# [TASK PROMPT]
Answer these questions about the text on Edward Feser's book:
1. Whom does the book intend to refute?
2. From what viewpoint will the writer address the "Christian" part?
3. According to the final paragraph, what can the philosophical foundations of secular progressivism be seen to undermine?

# [DOCUMENT]
Walking the Fine Line…


…between pagan and Christian
-        Steve Vai, For the Love of God


In this book, Edward Feser intends to refute the new atheists: Richard Dawkins, Daniel Dennett, Sam Harris, and the like.  This will be a difficult book for me to work through.  First, the topic is not something that comes easily to me: the nuances of the early philosophers and the science of philosophy.  Much more difficult: I want to stay focused on the aspects important to the culture and tradition of Western Civilization, and avoid – as much as possible – getting into the middle of the debate.

In other words, I will address the “Christian” part of this from the viewpoint of the functional benefits to liberty in the west, and the costs to liberty of losing the “Christian.”  This is the fine line that I will try to walk.

For when the consequences of [secular progressivism’s] philosophical foundations are worked out consistently, it can be seen to undermine the very possibility of rationality and morality themselves.

# [DATA EXTRACT]
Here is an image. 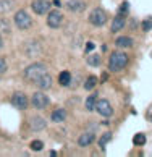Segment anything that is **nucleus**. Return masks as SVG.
<instances>
[{"instance_id": "nucleus-12", "label": "nucleus", "mask_w": 152, "mask_h": 157, "mask_svg": "<svg viewBox=\"0 0 152 157\" xmlns=\"http://www.w3.org/2000/svg\"><path fill=\"white\" fill-rule=\"evenodd\" d=\"M126 25V20H125V16H121V15H116L113 21H112V33H118L121 31L125 28Z\"/></svg>"}, {"instance_id": "nucleus-24", "label": "nucleus", "mask_w": 152, "mask_h": 157, "mask_svg": "<svg viewBox=\"0 0 152 157\" xmlns=\"http://www.w3.org/2000/svg\"><path fill=\"white\" fill-rule=\"evenodd\" d=\"M101 57L99 55H89L87 57V65H91V67H99L101 65Z\"/></svg>"}, {"instance_id": "nucleus-11", "label": "nucleus", "mask_w": 152, "mask_h": 157, "mask_svg": "<svg viewBox=\"0 0 152 157\" xmlns=\"http://www.w3.org/2000/svg\"><path fill=\"white\" fill-rule=\"evenodd\" d=\"M66 8L70 11H73V13H81V11L86 10V3L83 0H70L66 3Z\"/></svg>"}, {"instance_id": "nucleus-17", "label": "nucleus", "mask_w": 152, "mask_h": 157, "mask_svg": "<svg viewBox=\"0 0 152 157\" xmlns=\"http://www.w3.org/2000/svg\"><path fill=\"white\" fill-rule=\"evenodd\" d=\"M50 118H52V121H55V123H60V121H63V120L66 118V112L63 109H57V110L52 112Z\"/></svg>"}, {"instance_id": "nucleus-8", "label": "nucleus", "mask_w": 152, "mask_h": 157, "mask_svg": "<svg viewBox=\"0 0 152 157\" xmlns=\"http://www.w3.org/2000/svg\"><path fill=\"white\" fill-rule=\"evenodd\" d=\"M11 104L20 110H26L28 105H29V101H28L25 92H15L13 97H11Z\"/></svg>"}, {"instance_id": "nucleus-10", "label": "nucleus", "mask_w": 152, "mask_h": 157, "mask_svg": "<svg viewBox=\"0 0 152 157\" xmlns=\"http://www.w3.org/2000/svg\"><path fill=\"white\" fill-rule=\"evenodd\" d=\"M31 8L36 15H45L50 10V2L49 0H34Z\"/></svg>"}, {"instance_id": "nucleus-2", "label": "nucleus", "mask_w": 152, "mask_h": 157, "mask_svg": "<svg viewBox=\"0 0 152 157\" xmlns=\"http://www.w3.org/2000/svg\"><path fill=\"white\" fill-rule=\"evenodd\" d=\"M128 65V55L125 52H113L108 59V70L110 71H121Z\"/></svg>"}, {"instance_id": "nucleus-31", "label": "nucleus", "mask_w": 152, "mask_h": 157, "mask_svg": "<svg viewBox=\"0 0 152 157\" xmlns=\"http://www.w3.org/2000/svg\"><path fill=\"white\" fill-rule=\"evenodd\" d=\"M54 3L57 5V7H60V5H62V0H54Z\"/></svg>"}, {"instance_id": "nucleus-26", "label": "nucleus", "mask_w": 152, "mask_h": 157, "mask_svg": "<svg viewBox=\"0 0 152 157\" xmlns=\"http://www.w3.org/2000/svg\"><path fill=\"white\" fill-rule=\"evenodd\" d=\"M128 10H130V3H128V2H123V3L120 5V8H118V15H121V16H126Z\"/></svg>"}, {"instance_id": "nucleus-30", "label": "nucleus", "mask_w": 152, "mask_h": 157, "mask_svg": "<svg viewBox=\"0 0 152 157\" xmlns=\"http://www.w3.org/2000/svg\"><path fill=\"white\" fill-rule=\"evenodd\" d=\"M94 47H96V45H94V42H87V44H86V52L89 54L91 50H94Z\"/></svg>"}, {"instance_id": "nucleus-21", "label": "nucleus", "mask_w": 152, "mask_h": 157, "mask_svg": "<svg viewBox=\"0 0 152 157\" xmlns=\"http://www.w3.org/2000/svg\"><path fill=\"white\" fill-rule=\"evenodd\" d=\"M96 102H97V96L96 94H92L87 97V101H86V109L89 110V112H92V110L96 109Z\"/></svg>"}, {"instance_id": "nucleus-20", "label": "nucleus", "mask_w": 152, "mask_h": 157, "mask_svg": "<svg viewBox=\"0 0 152 157\" xmlns=\"http://www.w3.org/2000/svg\"><path fill=\"white\" fill-rule=\"evenodd\" d=\"M13 0H0V13H7L13 8Z\"/></svg>"}, {"instance_id": "nucleus-28", "label": "nucleus", "mask_w": 152, "mask_h": 157, "mask_svg": "<svg viewBox=\"0 0 152 157\" xmlns=\"http://www.w3.org/2000/svg\"><path fill=\"white\" fill-rule=\"evenodd\" d=\"M42 147H44V143L39 141V139H36V141L31 143V149H32V151H40Z\"/></svg>"}, {"instance_id": "nucleus-14", "label": "nucleus", "mask_w": 152, "mask_h": 157, "mask_svg": "<svg viewBox=\"0 0 152 157\" xmlns=\"http://www.w3.org/2000/svg\"><path fill=\"white\" fill-rule=\"evenodd\" d=\"M92 141H94V133L92 131H87V133H83L79 138H78V144L81 147H86L89 146V144H92Z\"/></svg>"}, {"instance_id": "nucleus-1", "label": "nucleus", "mask_w": 152, "mask_h": 157, "mask_svg": "<svg viewBox=\"0 0 152 157\" xmlns=\"http://www.w3.org/2000/svg\"><path fill=\"white\" fill-rule=\"evenodd\" d=\"M45 73H47V68H45V65H42V63H32V65H29V67L25 70L23 76H25L26 81L36 84V81L42 76V75H45Z\"/></svg>"}, {"instance_id": "nucleus-9", "label": "nucleus", "mask_w": 152, "mask_h": 157, "mask_svg": "<svg viewBox=\"0 0 152 157\" xmlns=\"http://www.w3.org/2000/svg\"><path fill=\"white\" fill-rule=\"evenodd\" d=\"M25 54L28 57H37L42 54V45H40V42H37V40H32V42H28L25 45Z\"/></svg>"}, {"instance_id": "nucleus-15", "label": "nucleus", "mask_w": 152, "mask_h": 157, "mask_svg": "<svg viewBox=\"0 0 152 157\" xmlns=\"http://www.w3.org/2000/svg\"><path fill=\"white\" fill-rule=\"evenodd\" d=\"M45 126H47V123H45V120H44L42 117H34V118H31V130H34V131H42Z\"/></svg>"}, {"instance_id": "nucleus-23", "label": "nucleus", "mask_w": 152, "mask_h": 157, "mask_svg": "<svg viewBox=\"0 0 152 157\" xmlns=\"http://www.w3.org/2000/svg\"><path fill=\"white\" fill-rule=\"evenodd\" d=\"M96 84H97V78L96 76H89V78L86 79V83H84V89L91 91V89L96 88Z\"/></svg>"}, {"instance_id": "nucleus-5", "label": "nucleus", "mask_w": 152, "mask_h": 157, "mask_svg": "<svg viewBox=\"0 0 152 157\" xmlns=\"http://www.w3.org/2000/svg\"><path fill=\"white\" fill-rule=\"evenodd\" d=\"M31 104H32V107L34 109H37V110H42L45 109L50 104L49 101V97L44 94V92H34L32 97H31Z\"/></svg>"}, {"instance_id": "nucleus-4", "label": "nucleus", "mask_w": 152, "mask_h": 157, "mask_svg": "<svg viewBox=\"0 0 152 157\" xmlns=\"http://www.w3.org/2000/svg\"><path fill=\"white\" fill-rule=\"evenodd\" d=\"M89 23L94 26H104L107 23V13L102 10V8H96L91 11L89 15Z\"/></svg>"}, {"instance_id": "nucleus-6", "label": "nucleus", "mask_w": 152, "mask_h": 157, "mask_svg": "<svg viewBox=\"0 0 152 157\" xmlns=\"http://www.w3.org/2000/svg\"><path fill=\"white\" fill-rule=\"evenodd\" d=\"M96 110L99 112V115H102V117H105V118H108V117L113 115L112 105H110V102L105 101V99H101V101L96 102Z\"/></svg>"}, {"instance_id": "nucleus-13", "label": "nucleus", "mask_w": 152, "mask_h": 157, "mask_svg": "<svg viewBox=\"0 0 152 157\" xmlns=\"http://www.w3.org/2000/svg\"><path fill=\"white\" fill-rule=\"evenodd\" d=\"M36 86H37V88H40V89H50V86H52V76H50L49 73L42 75V76L36 81Z\"/></svg>"}, {"instance_id": "nucleus-32", "label": "nucleus", "mask_w": 152, "mask_h": 157, "mask_svg": "<svg viewBox=\"0 0 152 157\" xmlns=\"http://www.w3.org/2000/svg\"><path fill=\"white\" fill-rule=\"evenodd\" d=\"M149 120L152 121V109H150V112H149Z\"/></svg>"}, {"instance_id": "nucleus-25", "label": "nucleus", "mask_w": 152, "mask_h": 157, "mask_svg": "<svg viewBox=\"0 0 152 157\" xmlns=\"http://www.w3.org/2000/svg\"><path fill=\"white\" fill-rule=\"evenodd\" d=\"M112 139V133H104L102 138H101V141H99V144H101V147L105 151V146H107V143Z\"/></svg>"}, {"instance_id": "nucleus-7", "label": "nucleus", "mask_w": 152, "mask_h": 157, "mask_svg": "<svg viewBox=\"0 0 152 157\" xmlns=\"http://www.w3.org/2000/svg\"><path fill=\"white\" fill-rule=\"evenodd\" d=\"M62 23H63V15L58 10H52L47 15V25H49V28H52V29L60 28Z\"/></svg>"}, {"instance_id": "nucleus-19", "label": "nucleus", "mask_w": 152, "mask_h": 157, "mask_svg": "<svg viewBox=\"0 0 152 157\" xmlns=\"http://www.w3.org/2000/svg\"><path fill=\"white\" fill-rule=\"evenodd\" d=\"M58 83H60L62 86H70V83H71V73L70 71H62L60 76H58Z\"/></svg>"}, {"instance_id": "nucleus-29", "label": "nucleus", "mask_w": 152, "mask_h": 157, "mask_svg": "<svg viewBox=\"0 0 152 157\" xmlns=\"http://www.w3.org/2000/svg\"><path fill=\"white\" fill-rule=\"evenodd\" d=\"M5 71H7V62L5 59H0V76L5 75Z\"/></svg>"}, {"instance_id": "nucleus-16", "label": "nucleus", "mask_w": 152, "mask_h": 157, "mask_svg": "<svg viewBox=\"0 0 152 157\" xmlns=\"http://www.w3.org/2000/svg\"><path fill=\"white\" fill-rule=\"evenodd\" d=\"M11 34V23L8 21V20H5V18H2L0 20V36H10Z\"/></svg>"}, {"instance_id": "nucleus-33", "label": "nucleus", "mask_w": 152, "mask_h": 157, "mask_svg": "<svg viewBox=\"0 0 152 157\" xmlns=\"http://www.w3.org/2000/svg\"><path fill=\"white\" fill-rule=\"evenodd\" d=\"M3 47V40H2V37H0V49Z\"/></svg>"}, {"instance_id": "nucleus-3", "label": "nucleus", "mask_w": 152, "mask_h": 157, "mask_svg": "<svg viewBox=\"0 0 152 157\" xmlns=\"http://www.w3.org/2000/svg\"><path fill=\"white\" fill-rule=\"evenodd\" d=\"M15 25L20 29H29L32 26V18L29 16V13L26 10H18L15 13Z\"/></svg>"}, {"instance_id": "nucleus-18", "label": "nucleus", "mask_w": 152, "mask_h": 157, "mask_svg": "<svg viewBox=\"0 0 152 157\" xmlns=\"http://www.w3.org/2000/svg\"><path fill=\"white\" fill-rule=\"evenodd\" d=\"M118 47H125V49H128V47H131L133 45V39L131 37H128V36H121V37H118L116 39V42H115Z\"/></svg>"}, {"instance_id": "nucleus-22", "label": "nucleus", "mask_w": 152, "mask_h": 157, "mask_svg": "<svg viewBox=\"0 0 152 157\" xmlns=\"http://www.w3.org/2000/svg\"><path fill=\"white\" fill-rule=\"evenodd\" d=\"M133 143H134V146H144L146 144V136L142 135V133H138V135L133 136Z\"/></svg>"}, {"instance_id": "nucleus-27", "label": "nucleus", "mask_w": 152, "mask_h": 157, "mask_svg": "<svg viewBox=\"0 0 152 157\" xmlns=\"http://www.w3.org/2000/svg\"><path fill=\"white\" fill-rule=\"evenodd\" d=\"M141 28H142L144 31H150V29H152V18L144 20V21L141 23Z\"/></svg>"}]
</instances>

# [ANSWER TO THE PROBLEM]
1. The new atheists: Richard Dawkins, Daniel Dennett, Sam Harris, and the like.
2. The viewpoint of the functional benefits to liberty in the west, and the costs to liberty of losing the "Christian."
3. The very possibility of rationality and morality themselves.